Federal intervention may be needed to counter and reshape the powerful trends underway
Artificial intelligence is different from previous high-tech fields in that its rise is not just happening in the United States, but globally. It is growing in a series of global tech hubs such as London, Berlin, Tel Aviv, Shanghai, Beijing, Bangalore, Montreal and Toronto. In fact, the Brookings Institution study mentions Toronto's Vector Institute, a consortium of universities and global companies, as an example that regions can look to in building their AI clusters and ecosystems. My research with Ian Hathaway charts the rise of global tech hubs against the backdrop that the U.S. share of global venture capital going to startups has fallen from more than 90 or 95 percent in the 1990s to less than half today. This rise of global tech hubs is likely to increase in the future only if the new crown era of travel, immigration restrictions continue, and many of the world's cities become more attractive as gathering places for both homegrown and global talent.
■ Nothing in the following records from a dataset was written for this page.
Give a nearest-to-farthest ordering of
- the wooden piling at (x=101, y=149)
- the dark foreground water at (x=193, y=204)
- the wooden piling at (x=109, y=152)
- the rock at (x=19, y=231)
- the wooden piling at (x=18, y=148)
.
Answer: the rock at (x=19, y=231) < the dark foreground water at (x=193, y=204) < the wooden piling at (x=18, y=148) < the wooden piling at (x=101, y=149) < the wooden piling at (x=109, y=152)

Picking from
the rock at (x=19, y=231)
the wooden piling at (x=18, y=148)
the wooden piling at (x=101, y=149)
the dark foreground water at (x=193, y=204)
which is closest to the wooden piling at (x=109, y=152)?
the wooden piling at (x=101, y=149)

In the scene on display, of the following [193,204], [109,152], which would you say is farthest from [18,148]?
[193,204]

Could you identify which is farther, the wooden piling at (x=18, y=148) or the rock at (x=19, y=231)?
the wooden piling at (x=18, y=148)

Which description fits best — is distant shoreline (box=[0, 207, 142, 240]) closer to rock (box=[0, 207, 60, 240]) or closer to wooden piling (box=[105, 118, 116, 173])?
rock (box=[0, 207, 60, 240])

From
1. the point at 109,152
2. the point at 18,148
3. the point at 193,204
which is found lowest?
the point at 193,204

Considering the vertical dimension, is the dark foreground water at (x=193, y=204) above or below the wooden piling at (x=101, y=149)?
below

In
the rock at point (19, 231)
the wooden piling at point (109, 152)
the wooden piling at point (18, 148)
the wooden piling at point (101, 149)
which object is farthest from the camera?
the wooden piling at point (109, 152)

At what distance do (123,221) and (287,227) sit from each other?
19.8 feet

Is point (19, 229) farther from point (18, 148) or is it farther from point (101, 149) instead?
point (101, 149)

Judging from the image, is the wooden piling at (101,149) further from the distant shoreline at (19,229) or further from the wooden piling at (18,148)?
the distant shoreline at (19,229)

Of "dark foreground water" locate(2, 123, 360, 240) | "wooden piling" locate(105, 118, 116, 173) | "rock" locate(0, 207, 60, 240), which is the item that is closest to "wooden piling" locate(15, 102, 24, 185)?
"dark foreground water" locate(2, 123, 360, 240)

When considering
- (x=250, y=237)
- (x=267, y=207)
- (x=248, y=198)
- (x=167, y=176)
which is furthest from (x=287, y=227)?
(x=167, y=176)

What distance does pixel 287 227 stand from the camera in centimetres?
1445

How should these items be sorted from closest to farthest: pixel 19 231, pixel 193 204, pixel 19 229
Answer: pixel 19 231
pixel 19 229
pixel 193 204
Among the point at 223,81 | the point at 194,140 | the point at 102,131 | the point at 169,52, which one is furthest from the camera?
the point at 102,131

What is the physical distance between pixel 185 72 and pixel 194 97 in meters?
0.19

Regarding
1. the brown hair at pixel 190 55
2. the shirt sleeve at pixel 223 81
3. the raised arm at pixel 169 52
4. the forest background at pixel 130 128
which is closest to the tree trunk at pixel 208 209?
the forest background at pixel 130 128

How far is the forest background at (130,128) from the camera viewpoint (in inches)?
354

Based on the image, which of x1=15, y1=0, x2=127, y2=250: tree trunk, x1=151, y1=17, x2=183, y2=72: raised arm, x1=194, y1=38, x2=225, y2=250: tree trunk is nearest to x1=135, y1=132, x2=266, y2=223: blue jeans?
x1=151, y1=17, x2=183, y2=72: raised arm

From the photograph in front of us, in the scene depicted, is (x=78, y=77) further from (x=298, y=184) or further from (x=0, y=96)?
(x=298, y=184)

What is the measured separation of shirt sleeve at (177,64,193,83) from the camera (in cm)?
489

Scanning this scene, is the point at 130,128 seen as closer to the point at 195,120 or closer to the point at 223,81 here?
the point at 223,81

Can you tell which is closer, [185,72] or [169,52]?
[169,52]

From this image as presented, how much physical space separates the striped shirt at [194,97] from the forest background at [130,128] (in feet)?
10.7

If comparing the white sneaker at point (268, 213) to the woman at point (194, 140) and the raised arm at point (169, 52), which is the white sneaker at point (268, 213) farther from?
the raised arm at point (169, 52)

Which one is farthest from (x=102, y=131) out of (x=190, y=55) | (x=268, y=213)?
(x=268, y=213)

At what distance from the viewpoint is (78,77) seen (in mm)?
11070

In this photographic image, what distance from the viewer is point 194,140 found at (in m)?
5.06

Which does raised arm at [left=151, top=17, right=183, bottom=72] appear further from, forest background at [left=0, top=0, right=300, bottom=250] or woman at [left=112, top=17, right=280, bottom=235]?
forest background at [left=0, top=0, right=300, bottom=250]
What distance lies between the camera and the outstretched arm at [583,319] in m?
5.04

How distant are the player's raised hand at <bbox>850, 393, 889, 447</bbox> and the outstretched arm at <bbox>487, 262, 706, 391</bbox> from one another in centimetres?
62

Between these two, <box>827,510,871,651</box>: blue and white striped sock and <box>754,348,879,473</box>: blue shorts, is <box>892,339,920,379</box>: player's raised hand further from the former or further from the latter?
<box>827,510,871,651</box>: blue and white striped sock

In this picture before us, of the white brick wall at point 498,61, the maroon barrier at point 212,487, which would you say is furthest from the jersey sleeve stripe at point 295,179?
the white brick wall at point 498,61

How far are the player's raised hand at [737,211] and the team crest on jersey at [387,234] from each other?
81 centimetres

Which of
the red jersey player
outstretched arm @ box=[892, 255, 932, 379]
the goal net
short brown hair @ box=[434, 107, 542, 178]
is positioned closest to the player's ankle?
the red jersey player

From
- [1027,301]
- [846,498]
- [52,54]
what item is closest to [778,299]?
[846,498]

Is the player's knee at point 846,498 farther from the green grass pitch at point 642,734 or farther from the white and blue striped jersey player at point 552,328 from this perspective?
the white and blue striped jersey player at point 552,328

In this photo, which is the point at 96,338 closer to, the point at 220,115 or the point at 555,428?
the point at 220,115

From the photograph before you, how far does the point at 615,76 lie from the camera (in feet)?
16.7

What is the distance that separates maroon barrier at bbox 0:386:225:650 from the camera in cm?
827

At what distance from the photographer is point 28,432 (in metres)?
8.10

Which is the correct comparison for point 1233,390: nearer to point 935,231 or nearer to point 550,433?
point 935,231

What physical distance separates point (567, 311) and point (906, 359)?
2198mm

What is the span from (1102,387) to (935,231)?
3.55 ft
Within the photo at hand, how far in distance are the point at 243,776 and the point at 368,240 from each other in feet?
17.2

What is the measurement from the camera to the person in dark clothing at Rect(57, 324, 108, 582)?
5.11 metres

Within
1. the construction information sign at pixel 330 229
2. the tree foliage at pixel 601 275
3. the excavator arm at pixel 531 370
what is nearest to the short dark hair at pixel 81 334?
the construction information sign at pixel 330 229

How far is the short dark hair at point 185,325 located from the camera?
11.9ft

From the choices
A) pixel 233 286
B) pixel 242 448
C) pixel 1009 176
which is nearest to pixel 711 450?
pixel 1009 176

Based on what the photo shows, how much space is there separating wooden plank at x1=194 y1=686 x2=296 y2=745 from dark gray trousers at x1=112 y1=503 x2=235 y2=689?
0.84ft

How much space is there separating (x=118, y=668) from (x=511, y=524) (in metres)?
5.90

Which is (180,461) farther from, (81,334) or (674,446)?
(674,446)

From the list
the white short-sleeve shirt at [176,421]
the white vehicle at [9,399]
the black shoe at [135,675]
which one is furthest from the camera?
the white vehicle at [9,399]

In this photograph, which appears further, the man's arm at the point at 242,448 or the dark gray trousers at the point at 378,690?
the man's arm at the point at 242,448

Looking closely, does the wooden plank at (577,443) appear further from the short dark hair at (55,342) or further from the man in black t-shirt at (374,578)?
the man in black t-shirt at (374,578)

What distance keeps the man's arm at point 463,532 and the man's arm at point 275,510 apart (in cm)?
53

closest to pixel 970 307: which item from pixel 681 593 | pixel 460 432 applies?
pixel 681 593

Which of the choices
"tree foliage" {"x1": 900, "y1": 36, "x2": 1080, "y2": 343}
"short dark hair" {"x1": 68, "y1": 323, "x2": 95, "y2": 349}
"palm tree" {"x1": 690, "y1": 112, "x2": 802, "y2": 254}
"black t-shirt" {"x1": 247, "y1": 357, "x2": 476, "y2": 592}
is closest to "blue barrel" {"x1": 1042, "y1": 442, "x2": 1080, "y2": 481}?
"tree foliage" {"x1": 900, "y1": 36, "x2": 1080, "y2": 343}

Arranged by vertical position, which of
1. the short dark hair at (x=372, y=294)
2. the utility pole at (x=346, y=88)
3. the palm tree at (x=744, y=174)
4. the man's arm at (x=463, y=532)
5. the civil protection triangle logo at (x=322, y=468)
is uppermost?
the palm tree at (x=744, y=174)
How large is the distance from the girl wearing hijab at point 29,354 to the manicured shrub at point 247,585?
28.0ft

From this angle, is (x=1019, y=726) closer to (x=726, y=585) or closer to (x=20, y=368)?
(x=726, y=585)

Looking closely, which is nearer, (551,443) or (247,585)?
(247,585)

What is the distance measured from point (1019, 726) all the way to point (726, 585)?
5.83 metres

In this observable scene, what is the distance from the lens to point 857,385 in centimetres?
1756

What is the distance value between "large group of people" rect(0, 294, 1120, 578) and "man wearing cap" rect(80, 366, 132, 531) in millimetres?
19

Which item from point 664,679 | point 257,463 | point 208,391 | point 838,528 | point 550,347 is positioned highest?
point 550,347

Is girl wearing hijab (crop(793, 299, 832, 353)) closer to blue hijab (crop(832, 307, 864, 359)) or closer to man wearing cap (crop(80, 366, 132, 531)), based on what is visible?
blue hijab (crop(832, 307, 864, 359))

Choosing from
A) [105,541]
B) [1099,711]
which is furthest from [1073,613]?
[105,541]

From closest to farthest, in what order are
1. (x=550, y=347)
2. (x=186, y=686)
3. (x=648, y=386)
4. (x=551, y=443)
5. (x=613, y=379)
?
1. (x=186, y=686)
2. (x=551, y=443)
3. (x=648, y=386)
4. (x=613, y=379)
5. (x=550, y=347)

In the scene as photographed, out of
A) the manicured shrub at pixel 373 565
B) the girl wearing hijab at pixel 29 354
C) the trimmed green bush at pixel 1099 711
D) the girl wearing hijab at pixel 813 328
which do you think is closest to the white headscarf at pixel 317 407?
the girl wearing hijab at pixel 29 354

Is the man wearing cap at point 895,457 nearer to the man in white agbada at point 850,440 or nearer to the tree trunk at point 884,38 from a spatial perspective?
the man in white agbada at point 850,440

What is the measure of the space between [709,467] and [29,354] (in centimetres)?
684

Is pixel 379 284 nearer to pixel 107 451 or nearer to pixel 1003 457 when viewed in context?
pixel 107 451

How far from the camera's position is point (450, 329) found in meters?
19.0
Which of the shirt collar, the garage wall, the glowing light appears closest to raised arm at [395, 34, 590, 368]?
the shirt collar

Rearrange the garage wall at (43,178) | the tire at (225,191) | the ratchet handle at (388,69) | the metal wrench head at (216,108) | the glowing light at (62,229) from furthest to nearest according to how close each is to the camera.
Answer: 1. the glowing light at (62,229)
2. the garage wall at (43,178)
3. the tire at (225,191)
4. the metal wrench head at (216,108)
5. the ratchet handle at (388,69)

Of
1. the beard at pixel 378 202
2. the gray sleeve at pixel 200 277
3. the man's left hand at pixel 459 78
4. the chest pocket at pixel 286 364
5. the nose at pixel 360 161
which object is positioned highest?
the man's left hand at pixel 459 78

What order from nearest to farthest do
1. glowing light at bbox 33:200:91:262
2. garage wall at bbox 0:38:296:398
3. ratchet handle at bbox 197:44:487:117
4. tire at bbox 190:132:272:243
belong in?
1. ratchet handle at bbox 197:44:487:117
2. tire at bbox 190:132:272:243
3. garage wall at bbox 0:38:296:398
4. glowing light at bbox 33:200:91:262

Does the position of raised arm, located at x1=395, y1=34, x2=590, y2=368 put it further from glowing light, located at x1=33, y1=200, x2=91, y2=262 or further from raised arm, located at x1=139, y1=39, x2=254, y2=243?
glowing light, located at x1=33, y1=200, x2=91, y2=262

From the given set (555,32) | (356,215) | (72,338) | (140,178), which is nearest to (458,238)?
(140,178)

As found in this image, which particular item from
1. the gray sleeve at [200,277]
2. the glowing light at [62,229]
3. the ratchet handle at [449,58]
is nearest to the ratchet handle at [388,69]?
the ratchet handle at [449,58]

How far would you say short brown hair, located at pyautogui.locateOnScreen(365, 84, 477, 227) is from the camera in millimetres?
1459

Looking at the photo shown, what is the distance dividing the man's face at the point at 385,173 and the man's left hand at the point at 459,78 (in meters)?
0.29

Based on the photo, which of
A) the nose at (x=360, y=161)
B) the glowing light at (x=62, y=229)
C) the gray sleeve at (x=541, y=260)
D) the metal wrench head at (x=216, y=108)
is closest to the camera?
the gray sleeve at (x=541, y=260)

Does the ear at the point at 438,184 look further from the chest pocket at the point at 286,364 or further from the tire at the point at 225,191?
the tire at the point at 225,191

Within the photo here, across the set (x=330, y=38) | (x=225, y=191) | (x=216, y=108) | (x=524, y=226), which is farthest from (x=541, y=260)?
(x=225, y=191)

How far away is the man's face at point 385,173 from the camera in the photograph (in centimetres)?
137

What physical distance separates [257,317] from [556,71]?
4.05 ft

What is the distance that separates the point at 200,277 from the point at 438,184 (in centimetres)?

In addition to these geographic challenges, AI is expected to have a dramatic impact on employment, potentially eliminating not only a large number of low-skilled jobs in manufacturing and services (e.g., transportation, logistics, and retail), but also in professional and knowledge work areas (e.g., medicine, law, and engineering). Given this threat to jobs and existing industries, the Brookings Institution study encourages all regions to carefully assess the threats and opportunities posed by AI to their economies and workforces. This, in turn, is very important.
Federal intervention may be needed to counter and reshape the powerful trends underway. The Innovation and Competition Act of 2021, proposed by the Biden administration and being considered by Congress, would target $250 billion in investments in key technologies such as artificial intelligence to drive the development of new "regional technology hubs" (RTCs) across the United States.
If AI is allowed to grow freely, it will reinforce and exacerbate the "winner-take-all" attributes of the economic and geographic landscape.